Battle of Midway: 75 Years Later, Inside the Turning Point of Pacific War
Japanese were overconfident after Pearl Harbor, but U.S. launched own surprise attack.
It proved to be an improbable naval victory that tilted the War in the Pacific for the United States, equal parts pluck and luck.
Seventy five years ago this Sunday, one of the most important battles of World War II unfolded near a tiny atoll in the South Pacific. But the Battle of Midway could have gone very differently.
In honor of the milestone anniversary, The Wall Street Journal conscripted Robert Garnett, a professor of English literature at Gettysburg College, to regale readers with the backstory often left out of the history books.
Six months after severely damaging the U.S. fleet at Pearl Harbor, the Japanese were lulled into a false complacency—as an armada of 150 Japanese warships and 250 warplanes steamed unsuspecting into an American attack.
Admiral Chester Nimitz, in charge of the U.S. fleet, got conflicting predictions of where the Japanese would strike next—whether Australia, San Francisco, or Hawaii—but opted to head further into the far South Pacific. He relied on codebreakers under Commander Joe Rochefort to get him the intel.

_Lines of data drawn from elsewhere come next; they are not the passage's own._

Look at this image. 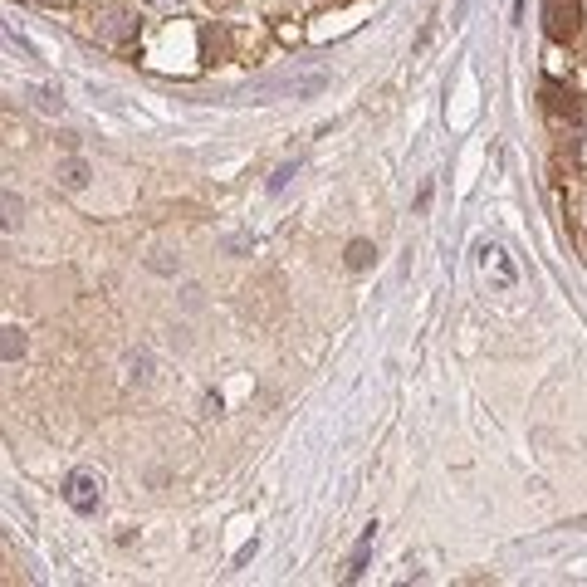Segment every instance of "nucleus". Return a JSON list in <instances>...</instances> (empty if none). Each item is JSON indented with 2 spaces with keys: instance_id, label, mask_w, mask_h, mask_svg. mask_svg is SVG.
Instances as JSON below:
<instances>
[{
  "instance_id": "nucleus-9",
  "label": "nucleus",
  "mask_w": 587,
  "mask_h": 587,
  "mask_svg": "<svg viewBox=\"0 0 587 587\" xmlns=\"http://www.w3.org/2000/svg\"><path fill=\"white\" fill-rule=\"evenodd\" d=\"M20 226V201H15V191H5V230Z\"/></svg>"
},
{
  "instance_id": "nucleus-12",
  "label": "nucleus",
  "mask_w": 587,
  "mask_h": 587,
  "mask_svg": "<svg viewBox=\"0 0 587 587\" xmlns=\"http://www.w3.org/2000/svg\"><path fill=\"white\" fill-rule=\"evenodd\" d=\"M152 5H157V10H177L181 0H152Z\"/></svg>"
},
{
  "instance_id": "nucleus-2",
  "label": "nucleus",
  "mask_w": 587,
  "mask_h": 587,
  "mask_svg": "<svg viewBox=\"0 0 587 587\" xmlns=\"http://www.w3.org/2000/svg\"><path fill=\"white\" fill-rule=\"evenodd\" d=\"M93 35H98L103 45H128V40H137V15L123 10V5H103V10L93 15Z\"/></svg>"
},
{
  "instance_id": "nucleus-11",
  "label": "nucleus",
  "mask_w": 587,
  "mask_h": 587,
  "mask_svg": "<svg viewBox=\"0 0 587 587\" xmlns=\"http://www.w3.org/2000/svg\"><path fill=\"white\" fill-rule=\"evenodd\" d=\"M30 5H45V10H64V5H74V0H30Z\"/></svg>"
},
{
  "instance_id": "nucleus-3",
  "label": "nucleus",
  "mask_w": 587,
  "mask_h": 587,
  "mask_svg": "<svg viewBox=\"0 0 587 587\" xmlns=\"http://www.w3.org/2000/svg\"><path fill=\"white\" fill-rule=\"evenodd\" d=\"M64 499H69V509L93 514V509L103 504V480H98L93 470H74V475L64 480Z\"/></svg>"
},
{
  "instance_id": "nucleus-6",
  "label": "nucleus",
  "mask_w": 587,
  "mask_h": 587,
  "mask_svg": "<svg viewBox=\"0 0 587 587\" xmlns=\"http://www.w3.org/2000/svg\"><path fill=\"white\" fill-rule=\"evenodd\" d=\"M20 353H25V333L10 323V328H5V362H15Z\"/></svg>"
},
{
  "instance_id": "nucleus-10",
  "label": "nucleus",
  "mask_w": 587,
  "mask_h": 587,
  "mask_svg": "<svg viewBox=\"0 0 587 587\" xmlns=\"http://www.w3.org/2000/svg\"><path fill=\"white\" fill-rule=\"evenodd\" d=\"M35 98H40V108H45V113H59V108H64V103H59L49 89H35Z\"/></svg>"
},
{
  "instance_id": "nucleus-8",
  "label": "nucleus",
  "mask_w": 587,
  "mask_h": 587,
  "mask_svg": "<svg viewBox=\"0 0 587 587\" xmlns=\"http://www.w3.org/2000/svg\"><path fill=\"white\" fill-rule=\"evenodd\" d=\"M367 548H372V524H367V534H362L358 553H353V568H348V578H362V563H367Z\"/></svg>"
},
{
  "instance_id": "nucleus-7",
  "label": "nucleus",
  "mask_w": 587,
  "mask_h": 587,
  "mask_svg": "<svg viewBox=\"0 0 587 587\" xmlns=\"http://www.w3.org/2000/svg\"><path fill=\"white\" fill-rule=\"evenodd\" d=\"M367 260H372V245H367V240H353V245H348V270H362Z\"/></svg>"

Because Rochefort’s team could decode roughly one-eighth of the atypical message, there was a lot of educated guessing involved.
So Nimitz extrapolated correctly—and the Battle of Midway resulted on June 4, 1942.
When the smoke cleared, the Japanese fleet suffered enough losses to force them to suspend thereafter its previously successful attack campaign in the Pacific theater.